Prize for the Fire
Lincolnshire, 1537. Amid England's religious turmoil, fifteen-year-old Anne Askew is forced to take her dead sister's place in an arranged marriage. The witty, well-educated gentleman's daughter is determined to free herself from her abusive husband, harsh in-laws, and the cruel strictures of her married life. But this is the England of Henry VIII, where religion and politics are dangerously entangled. A young woman of Anne's fierce independence, Reformist faith, uncanny command of plainspoken scripture, and—not least—connections to Queen Katheryn Parr's court cannot long escape official notice, or censure.
In a deft blend of history and imagination, award-winning novelist Rilla Askew brings to life a young woman who defied the conventions of her time, ultimately braving torture and the fire of martyrdom for her convictions. A rich evocation of Reformation England, from the fenlands of Lincolnshire to the teeming religious underground of London to the court of Henry VIII, this gripping tale of defiance is as pertinent today as it was in the sixteenth century.
While skillfully portraying a significant historical figure—one of the first female writers known to have composed in the English language—Prize for the Fire renders the inner life of Anne Askew with a depth and immediacy that transcend time.
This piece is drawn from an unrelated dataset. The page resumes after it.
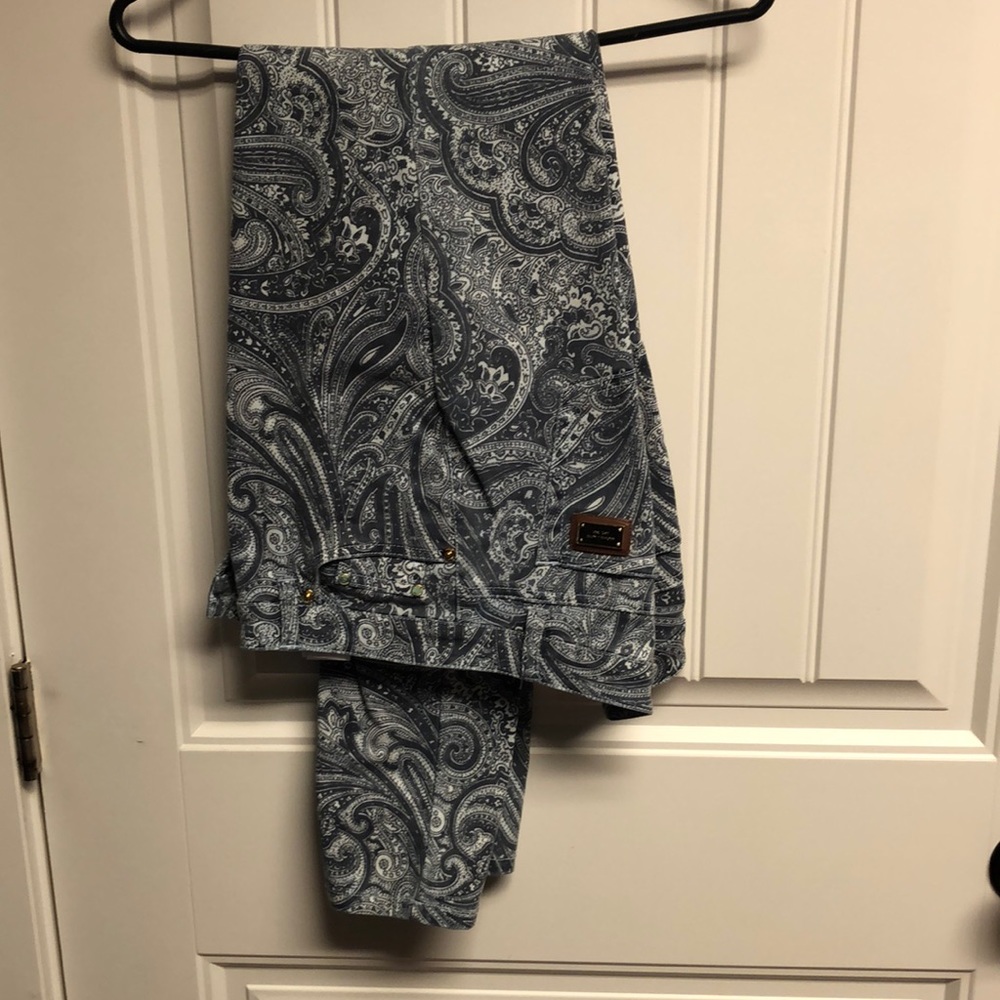 EUC.  Michael Kors stretchy, skinny jeans size 6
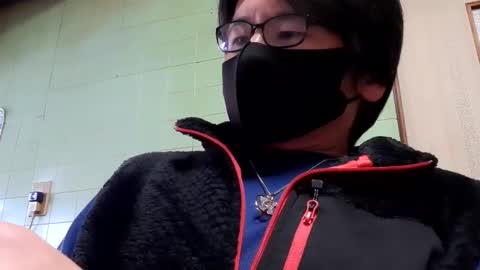 Snapshot of lucky_strike555 chatting on December 3, 1:50 am lucky_strike555 online show from December 3, 1:50 am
Portrait of Anne Askew in the Governor's Reception Room at the Pennsylvania State Capitol. The text below the mural reads: "Anne Askew before the Lord Chancellor, condemned by the State, under Church of England Authority, to be burned for Heresy—refusing to recant—saying 'Rather Deathe than false to Faythe.' 1546. She was selected as a type of the Women who were ready to die for what they believe to be Truth. According to tradition she was the great-grandmother of Margaret Askew Fell, who became the wife of the Found of the Quakers—George Fox. It was from her that Margaret Fox was supposed to have inherited her marvelous spirit of endurance under persecution."